Thats my mamba, Tom gave her to me 

Ask him!


----------



## Owzy (Jan 19, 2009)

pythondave82 said:


> Thats my mamba, Tom gave her to me
> 
> Ask him!


That's a nice gift!


----------



## Azemiops (May 1, 2008)

pythondave82 said:


> Thats my mamba, Tom gave her to me
> 
> Ask him!


I dont remember that being part of the deal! Otherwise, all ive got to show for such a beautiful mamba is a manky PNG taipan! :gasp:


----------



## pythondave82 (Nov 14, 2007)

Oh my lord Tommy C - just because you have been granted "bare-back rider" of the south-west, does not mean you can pick on me, I respect your title.

My taipan is beautiful, and I hope you are showing her the love she demands, and of course shows you.

Best

Dave:mf_dribble:


----------



## Azemiops (May 1, 2008)

Shes loving life in her Vita-lite tub; see i do care about your manky Taipan dave! : victory:


----------



## shadowfrog (Nov 16, 2008)

pythondave82 said:


> Oh dear… did you get bullied at school, or are you possessed by an evil spirit ….? Neah you’re just a typical member of the BSNB (British Society Numpty Brigade)
> 
> Who do you think you are, to just start quizzing and falling out with random forum members expressing an interest in a hobby related to the DWA section of this forum?

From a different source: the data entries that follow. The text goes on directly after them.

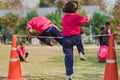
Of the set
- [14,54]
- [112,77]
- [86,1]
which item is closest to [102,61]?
[14,54]

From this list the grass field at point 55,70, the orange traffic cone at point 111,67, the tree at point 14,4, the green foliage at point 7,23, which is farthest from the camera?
the tree at point 14,4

If he can’t ask here, where do you suggest he does ask? This section is for anybody to ask relevant questions about a wide range of subjects involving dangerous wild animals, it’s no concern of yours how old the person asking is, I’m sure any volunteers who are “DWA KEEPERS” will ask necessary questions and asses whether it’s worth wile showing the OP the ropes.
> 
> ...



I think he had all right to ask such questions. It was in a slight rude manor, but how was he to expect that Owzy was 21? And had snakes of his own? You would ask the same, if someone you didn't know anything about asked if he could come and help with your DWA's.

But anyway I don't want to start any conflict, just a mere opinion.


----------



## Azemiops (May 1, 2008)

shadowfrog said:


> I think he had all right to ask such questions. It was in a slight rude manor, but how was he to expect that Owzy was 21? And had snakes of his own? You would ask the same, if someone you didn't know anything about asked if he could come and help with your DWA's.
> 
> But anyway I don't want to start any conflict, just a mere opinion.

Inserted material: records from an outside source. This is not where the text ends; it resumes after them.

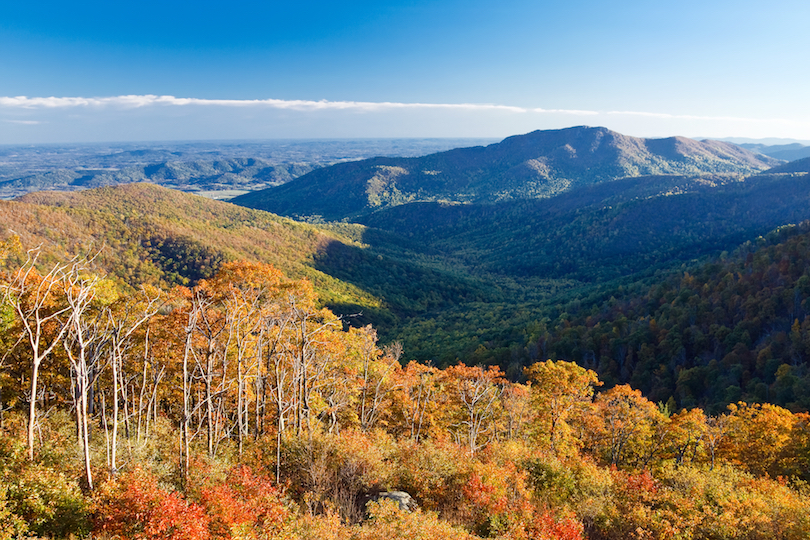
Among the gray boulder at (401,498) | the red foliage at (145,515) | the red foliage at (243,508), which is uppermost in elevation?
the red foliage at (145,515)

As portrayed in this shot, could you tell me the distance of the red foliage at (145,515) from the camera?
1491 cm

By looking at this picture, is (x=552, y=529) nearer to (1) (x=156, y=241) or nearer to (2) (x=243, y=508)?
(2) (x=243, y=508)

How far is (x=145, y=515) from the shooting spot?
50.4 feet

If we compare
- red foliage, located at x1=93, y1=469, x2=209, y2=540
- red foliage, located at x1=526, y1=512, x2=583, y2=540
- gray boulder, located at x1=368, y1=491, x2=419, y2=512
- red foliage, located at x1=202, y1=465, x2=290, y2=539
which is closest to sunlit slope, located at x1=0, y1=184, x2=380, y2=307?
red foliage, located at x1=202, y1=465, x2=290, y2=539

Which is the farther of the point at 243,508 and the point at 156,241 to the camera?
the point at 156,241

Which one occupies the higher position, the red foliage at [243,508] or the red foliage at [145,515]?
the red foliage at [145,515]

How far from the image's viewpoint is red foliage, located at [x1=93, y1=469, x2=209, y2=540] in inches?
587

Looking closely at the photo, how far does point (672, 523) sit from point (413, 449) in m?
14.6

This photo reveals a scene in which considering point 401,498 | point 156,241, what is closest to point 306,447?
point 401,498

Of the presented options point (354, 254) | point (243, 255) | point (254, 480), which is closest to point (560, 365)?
point (254, 480)

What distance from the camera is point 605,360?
84562 mm

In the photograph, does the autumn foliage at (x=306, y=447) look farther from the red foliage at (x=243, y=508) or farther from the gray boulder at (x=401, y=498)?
the gray boulder at (x=401, y=498)

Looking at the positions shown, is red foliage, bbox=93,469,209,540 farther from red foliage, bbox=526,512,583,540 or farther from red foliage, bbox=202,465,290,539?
red foliage, bbox=526,512,583,540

Why did she need to ask the questions? Owen was asking DWA keepers for the chance for some experience. She doesnt have a DWA license, therefore, did not require that information from Owen. Not only that, but she was also rude about. Reading her posts still agitate me now, typical forum crap.


----------



## shadowfrog (Nov 16, 2008)

Azemiops said:


> Why did she need to ask the questions? Owen was asking DWA keepers for the chance for some experience. She doesnt have a DWA license, therefore, did not require that information from Owen. Not only that, but she was also rude about. Reading her posts still agitate me now, typical forum crap.


To help him further in acheiving what he wants? It doesn't matter if she has one or not. The point is that she was only asking simple questions that needed simple answers. She proberly has knowledge on the matter e.g. I have never owned a Chinese Fire Belly Newt but have done so much research on them, that I could answer most majority of questions asked.


----------



## FrankJones (Feb 24, 2009)

cool mamba!


----------



## Azemiops (May 1, 2008)

shadowfrog said:


> To help him further in acheiving what he wants? It doesn't matter if she has one or not. The point is that she was only asking simple questions that needed simple answers. She proberly has knowledge on the matter e.g. I have never owned a Chinese Fire Belly Newt but have done so much research on them, that I could answer most majority of questions asked.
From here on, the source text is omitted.